The concern with global warming is leading us to examine our production and consumption processes and assumptions about what is progress.  This examination has led to a greater awareness for myself and some others that every thing, absolutely every thing that we use, abuse and enjoy in our daily lives is provided to us by the earth!  And, we humans are changing the nature of the earth by our ability to extract, transform and discard as waste the very composition of the earth.  It’s an awesome realization.

In fact, the pace at which we are bringing about this change in the composition of the earth is accelerating exponentially due to the continuously increasing rate of our individual rates of consumption and increasing global population.  Culturally, we consider an increased rate of consumption to be human progress.

Since the 1930s, the accepted measure of the financial well-being of the U.S. economy has been gross domestic product (GDP).  In 1955, some 55 years ago, Victor Lebow wrote in the Journal of Retailing, “Our enormously productive economy demands that we make consumption our way of life, that we convert the buying and use of goods into rituals, that we seek our spiritual satisfactions, our ego satisfactions, in consumption.  . . . We need things consumed, burned up, worn out, replaced, and discarded at an ever increasing pace.”

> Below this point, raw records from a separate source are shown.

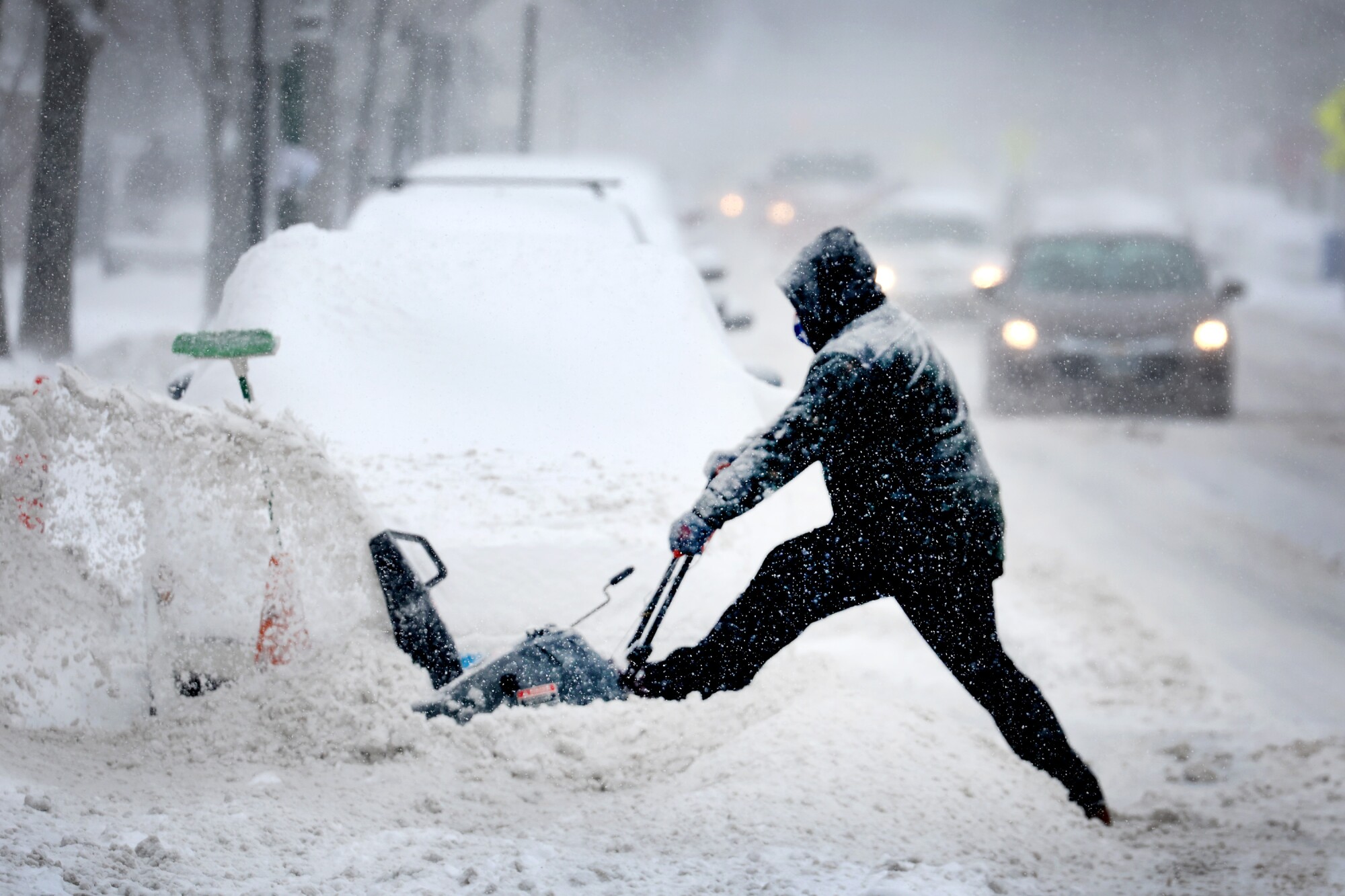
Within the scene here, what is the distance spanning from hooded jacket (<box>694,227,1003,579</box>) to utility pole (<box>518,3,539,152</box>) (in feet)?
66.8

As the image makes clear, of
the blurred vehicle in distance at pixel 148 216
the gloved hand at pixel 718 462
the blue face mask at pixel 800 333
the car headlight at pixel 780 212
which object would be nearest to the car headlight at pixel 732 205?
the car headlight at pixel 780 212

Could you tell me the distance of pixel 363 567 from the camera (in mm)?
3906

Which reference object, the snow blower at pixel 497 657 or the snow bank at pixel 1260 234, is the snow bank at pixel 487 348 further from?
the snow bank at pixel 1260 234

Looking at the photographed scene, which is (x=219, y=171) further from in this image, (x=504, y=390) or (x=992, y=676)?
(x=992, y=676)

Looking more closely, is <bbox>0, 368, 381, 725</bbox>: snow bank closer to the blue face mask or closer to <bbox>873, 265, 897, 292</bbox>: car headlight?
the blue face mask

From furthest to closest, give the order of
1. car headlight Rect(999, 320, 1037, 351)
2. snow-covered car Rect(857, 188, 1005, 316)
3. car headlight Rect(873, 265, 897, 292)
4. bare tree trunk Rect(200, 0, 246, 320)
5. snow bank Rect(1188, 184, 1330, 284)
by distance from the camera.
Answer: snow bank Rect(1188, 184, 1330, 284), snow-covered car Rect(857, 188, 1005, 316), car headlight Rect(873, 265, 897, 292), bare tree trunk Rect(200, 0, 246, 320), car headlight Rect(999, 320, 1037, 351)

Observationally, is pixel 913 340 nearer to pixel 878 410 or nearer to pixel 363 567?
pixel 878 410

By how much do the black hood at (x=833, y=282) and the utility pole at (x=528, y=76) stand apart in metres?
20.3

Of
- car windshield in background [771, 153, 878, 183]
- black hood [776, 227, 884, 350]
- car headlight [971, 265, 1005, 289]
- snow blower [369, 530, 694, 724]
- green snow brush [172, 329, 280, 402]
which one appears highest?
car windshield in background [771, 153, 878, 183]

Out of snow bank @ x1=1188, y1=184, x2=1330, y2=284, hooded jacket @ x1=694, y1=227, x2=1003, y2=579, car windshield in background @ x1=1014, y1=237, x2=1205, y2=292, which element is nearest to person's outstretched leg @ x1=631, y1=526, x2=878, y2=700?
hooded jacket @ x1=694, y1=227, x2=1003, y2=579

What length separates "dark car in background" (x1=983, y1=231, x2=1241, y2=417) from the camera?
10.6m

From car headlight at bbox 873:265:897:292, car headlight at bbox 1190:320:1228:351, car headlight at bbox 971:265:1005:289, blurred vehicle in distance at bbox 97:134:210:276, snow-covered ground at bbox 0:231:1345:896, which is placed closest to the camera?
snow-covered ground at bbox 0:231:1345:896

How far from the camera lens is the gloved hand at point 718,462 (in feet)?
13.0

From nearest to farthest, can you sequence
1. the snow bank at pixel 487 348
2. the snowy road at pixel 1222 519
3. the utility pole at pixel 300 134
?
1. the snow bank at pixel 487 348
2. the snowy road at pixel 1222 519
3. the utility pole at pixel 300 134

This primary emphasis on GDP encourages increasing our production and consumption while neglecting other aspects of human health and well-being.  GDP has been criticized as a measure of national well-being for some time.  And, the U.S., which ranks number 1 globally for total GDP, ranks much lower by other measures.  For example, the United Nations’ Human Development Index (HDI) measures three areas of human development: health, knowledge and a decent standard of living.  Health is measured by life expectancy at birth; knowledge is measured by a combination of the adult literacy rate and the combined primary, secondary, and tertiary gross enrollment ratio; and standard of living is measured by GDP per capita (computed as purchasing power parity  in U.S. dollars).  Using 2007 data, the 2009 report ranks the U.S. 13th.  However, when we look at the components of the HDI we see that it is the GDP per capita ranking at 9th that improves our health ranking (26th) and knowledge ranking (21st).

My conclusion is that it doesn’t matter if the science suggesting global warming is faulty or not.  Simple observation suggests our emphasis on consumption is not delivering the quality of life we assume and is not sustainable in the long-run.  Such things as creating an economy and culture based on factors other than production and consumption will take both time and wisdom.  It is not too soon to begin.